Born and brought up in Pune, it’s safe to say I have seen a few monsoons. Pun intended. I have seen this city drenched in the lush green shades, and, recently, I have seen it dressed up in lesser shades of green. Sigh, modernisation can sometimes kill the best parts of the city.
However, each year, monsoon brings with it the entire array of ups and downs for me; as I’m sure it does for you as well. On one hand, the writer and the artist in me thrives within this season, while on the other, the working class citizen groans and grumbles every time he has to step out and reach work on time on heavy monsoon mornings.
There’s a famous belief in our Marathi culture that those born during monsoon have a certain affinity.

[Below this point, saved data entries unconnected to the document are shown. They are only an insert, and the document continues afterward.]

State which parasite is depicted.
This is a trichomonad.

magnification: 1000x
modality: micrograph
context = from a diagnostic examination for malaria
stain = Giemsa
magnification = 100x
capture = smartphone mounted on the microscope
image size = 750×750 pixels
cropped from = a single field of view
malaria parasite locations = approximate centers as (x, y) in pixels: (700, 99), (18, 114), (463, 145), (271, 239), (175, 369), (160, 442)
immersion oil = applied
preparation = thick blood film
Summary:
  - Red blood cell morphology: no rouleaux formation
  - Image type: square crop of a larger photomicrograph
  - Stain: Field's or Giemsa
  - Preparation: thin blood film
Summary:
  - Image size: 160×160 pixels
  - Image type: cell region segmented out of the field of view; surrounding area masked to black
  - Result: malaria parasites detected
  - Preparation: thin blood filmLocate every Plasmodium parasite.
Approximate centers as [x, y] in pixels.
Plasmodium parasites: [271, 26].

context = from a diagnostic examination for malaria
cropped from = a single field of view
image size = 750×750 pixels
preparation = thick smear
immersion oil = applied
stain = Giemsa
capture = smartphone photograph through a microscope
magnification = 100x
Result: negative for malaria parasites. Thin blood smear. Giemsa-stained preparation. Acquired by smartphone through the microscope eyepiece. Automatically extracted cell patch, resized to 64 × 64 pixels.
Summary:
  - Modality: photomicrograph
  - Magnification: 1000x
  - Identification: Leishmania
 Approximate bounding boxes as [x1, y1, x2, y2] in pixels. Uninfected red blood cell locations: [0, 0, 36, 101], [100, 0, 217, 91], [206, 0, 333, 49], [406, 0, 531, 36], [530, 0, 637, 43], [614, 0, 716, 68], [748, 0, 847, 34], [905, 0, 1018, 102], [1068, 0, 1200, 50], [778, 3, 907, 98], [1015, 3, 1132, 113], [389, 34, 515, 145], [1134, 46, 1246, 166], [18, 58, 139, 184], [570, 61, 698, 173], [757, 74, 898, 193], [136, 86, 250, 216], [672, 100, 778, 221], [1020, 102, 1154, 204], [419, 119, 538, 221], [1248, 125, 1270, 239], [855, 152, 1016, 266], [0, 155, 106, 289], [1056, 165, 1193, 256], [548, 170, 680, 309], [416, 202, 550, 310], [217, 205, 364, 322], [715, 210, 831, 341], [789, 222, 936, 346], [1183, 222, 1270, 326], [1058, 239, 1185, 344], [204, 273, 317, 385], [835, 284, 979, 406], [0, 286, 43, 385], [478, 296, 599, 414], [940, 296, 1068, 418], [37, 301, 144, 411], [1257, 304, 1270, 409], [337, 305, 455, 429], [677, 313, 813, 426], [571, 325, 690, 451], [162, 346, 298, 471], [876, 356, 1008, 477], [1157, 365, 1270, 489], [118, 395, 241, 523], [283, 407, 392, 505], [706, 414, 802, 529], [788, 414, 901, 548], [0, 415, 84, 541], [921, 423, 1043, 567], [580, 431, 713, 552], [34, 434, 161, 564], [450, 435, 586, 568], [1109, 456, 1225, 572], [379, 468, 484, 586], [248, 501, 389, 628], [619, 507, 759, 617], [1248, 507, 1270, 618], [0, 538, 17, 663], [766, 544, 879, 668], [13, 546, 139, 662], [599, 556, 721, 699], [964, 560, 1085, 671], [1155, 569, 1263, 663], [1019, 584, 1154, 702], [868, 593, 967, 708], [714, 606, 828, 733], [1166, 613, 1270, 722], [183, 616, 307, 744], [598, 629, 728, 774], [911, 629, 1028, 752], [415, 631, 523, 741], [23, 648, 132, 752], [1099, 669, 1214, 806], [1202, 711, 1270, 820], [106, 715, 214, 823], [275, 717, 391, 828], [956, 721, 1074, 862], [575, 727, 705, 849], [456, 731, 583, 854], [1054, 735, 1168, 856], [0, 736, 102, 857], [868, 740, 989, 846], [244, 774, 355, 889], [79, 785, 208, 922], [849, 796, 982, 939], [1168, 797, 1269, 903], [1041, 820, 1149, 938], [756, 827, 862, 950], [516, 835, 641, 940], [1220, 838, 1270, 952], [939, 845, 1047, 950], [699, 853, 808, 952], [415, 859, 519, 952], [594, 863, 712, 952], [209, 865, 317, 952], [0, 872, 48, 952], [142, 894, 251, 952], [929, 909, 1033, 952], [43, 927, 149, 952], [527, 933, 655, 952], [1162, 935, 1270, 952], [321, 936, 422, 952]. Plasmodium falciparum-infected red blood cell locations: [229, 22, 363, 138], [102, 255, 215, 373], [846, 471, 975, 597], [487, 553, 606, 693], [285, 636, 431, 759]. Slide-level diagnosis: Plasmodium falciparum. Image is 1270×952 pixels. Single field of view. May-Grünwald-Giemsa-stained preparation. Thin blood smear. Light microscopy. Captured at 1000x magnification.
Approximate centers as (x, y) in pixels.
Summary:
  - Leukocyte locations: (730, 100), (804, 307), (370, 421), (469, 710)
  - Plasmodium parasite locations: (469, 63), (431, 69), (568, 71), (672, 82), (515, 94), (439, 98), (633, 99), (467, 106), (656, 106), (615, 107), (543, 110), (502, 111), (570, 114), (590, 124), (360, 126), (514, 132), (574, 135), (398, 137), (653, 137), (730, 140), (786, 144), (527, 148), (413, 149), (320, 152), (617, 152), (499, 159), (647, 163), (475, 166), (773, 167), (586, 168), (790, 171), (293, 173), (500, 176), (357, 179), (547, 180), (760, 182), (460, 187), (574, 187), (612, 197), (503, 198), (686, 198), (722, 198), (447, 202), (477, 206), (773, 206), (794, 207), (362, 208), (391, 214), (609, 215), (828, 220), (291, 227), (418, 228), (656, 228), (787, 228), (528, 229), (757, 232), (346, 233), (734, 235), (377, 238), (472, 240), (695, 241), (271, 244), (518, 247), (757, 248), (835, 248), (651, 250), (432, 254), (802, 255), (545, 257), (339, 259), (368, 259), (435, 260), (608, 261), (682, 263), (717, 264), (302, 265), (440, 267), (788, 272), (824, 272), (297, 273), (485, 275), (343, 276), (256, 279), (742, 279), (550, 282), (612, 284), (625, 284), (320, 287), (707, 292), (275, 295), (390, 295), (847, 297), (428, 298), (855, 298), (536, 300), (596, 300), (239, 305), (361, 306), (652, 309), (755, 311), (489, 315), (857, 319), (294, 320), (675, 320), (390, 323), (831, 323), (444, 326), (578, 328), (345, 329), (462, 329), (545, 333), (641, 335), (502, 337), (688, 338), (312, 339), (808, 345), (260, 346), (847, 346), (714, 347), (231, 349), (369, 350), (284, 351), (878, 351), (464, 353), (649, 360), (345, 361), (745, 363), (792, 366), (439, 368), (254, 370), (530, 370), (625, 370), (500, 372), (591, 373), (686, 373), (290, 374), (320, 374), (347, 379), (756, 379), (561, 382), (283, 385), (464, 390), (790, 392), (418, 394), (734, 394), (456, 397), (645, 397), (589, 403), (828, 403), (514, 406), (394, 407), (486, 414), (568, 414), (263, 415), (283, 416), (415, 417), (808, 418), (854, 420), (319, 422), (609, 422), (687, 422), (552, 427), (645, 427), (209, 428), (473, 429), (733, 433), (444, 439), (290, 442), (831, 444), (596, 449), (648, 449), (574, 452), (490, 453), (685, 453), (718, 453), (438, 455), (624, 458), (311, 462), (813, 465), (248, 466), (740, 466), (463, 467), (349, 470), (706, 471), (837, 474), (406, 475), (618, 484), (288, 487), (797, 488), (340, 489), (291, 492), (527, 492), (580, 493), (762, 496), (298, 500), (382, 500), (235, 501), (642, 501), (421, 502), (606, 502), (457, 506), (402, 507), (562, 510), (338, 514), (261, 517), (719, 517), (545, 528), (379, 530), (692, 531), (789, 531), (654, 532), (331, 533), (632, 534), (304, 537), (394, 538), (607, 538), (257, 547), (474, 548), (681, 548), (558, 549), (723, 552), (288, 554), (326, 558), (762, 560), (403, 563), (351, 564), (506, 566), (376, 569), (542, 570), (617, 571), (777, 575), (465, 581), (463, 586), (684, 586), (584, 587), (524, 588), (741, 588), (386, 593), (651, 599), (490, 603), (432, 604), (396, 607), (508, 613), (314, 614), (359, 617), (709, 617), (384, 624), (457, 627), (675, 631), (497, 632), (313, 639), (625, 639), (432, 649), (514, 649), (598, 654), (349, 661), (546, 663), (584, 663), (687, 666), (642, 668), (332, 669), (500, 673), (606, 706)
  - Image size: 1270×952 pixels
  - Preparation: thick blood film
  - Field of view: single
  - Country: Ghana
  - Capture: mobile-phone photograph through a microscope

Although it’s true to a certain extent, many of my monsoon-born friends absolutely dread the season. Why? Pretty obvious. The restrictions it puts on our schedules. I mean, of course, there’s always a way around, but sometimes you’re just exhausted of finding it.
Take for example, any kind of weekend outing. You spend the entire week working hard and come weekend, you want to do something fun, but nope! Look out the window and it’s pouring! Or the constant power cuts, the humid nights, the traffic jams throughout the day. My childhood went away in falling sick constantly and missing out on school, but I’m sure I wasn’t the only one.
However, Pune monsoons have a different charm altogether as well. It’s… romantic, I suppose. Pune is still blessed with greenery, and aesthetic scenery. Our surroundings, the rivers, several lakes, historic forts, they all make up for good treks or hiking/camping. Not to forget the street food and special homemade dishes we love, especially during this season!
Also, compared to other cities, our monsoon doesn’t punish us (sorry Mumbai). With just the right amount of duration and volume, our monsoon helps us to sustain and thrive. It reminds us all of simpler times, nostalgia, the childhood! Also, monsoon brings out the grit in us. Despite the difficulties, it has taught me to overcome my personal grudges and reach my destination. Literally! It makes us understand empathy, for those who do not have shelter, food, the basic necessities.
Truth be told, monsoon is like a rose. Beautiful, but complete with its thorns. It’s impossible to hate it or hold a grudge against it, but it can also be “prickly”. However, a simple life isn’t worth living, is it? We all need our fair share of ups and downs!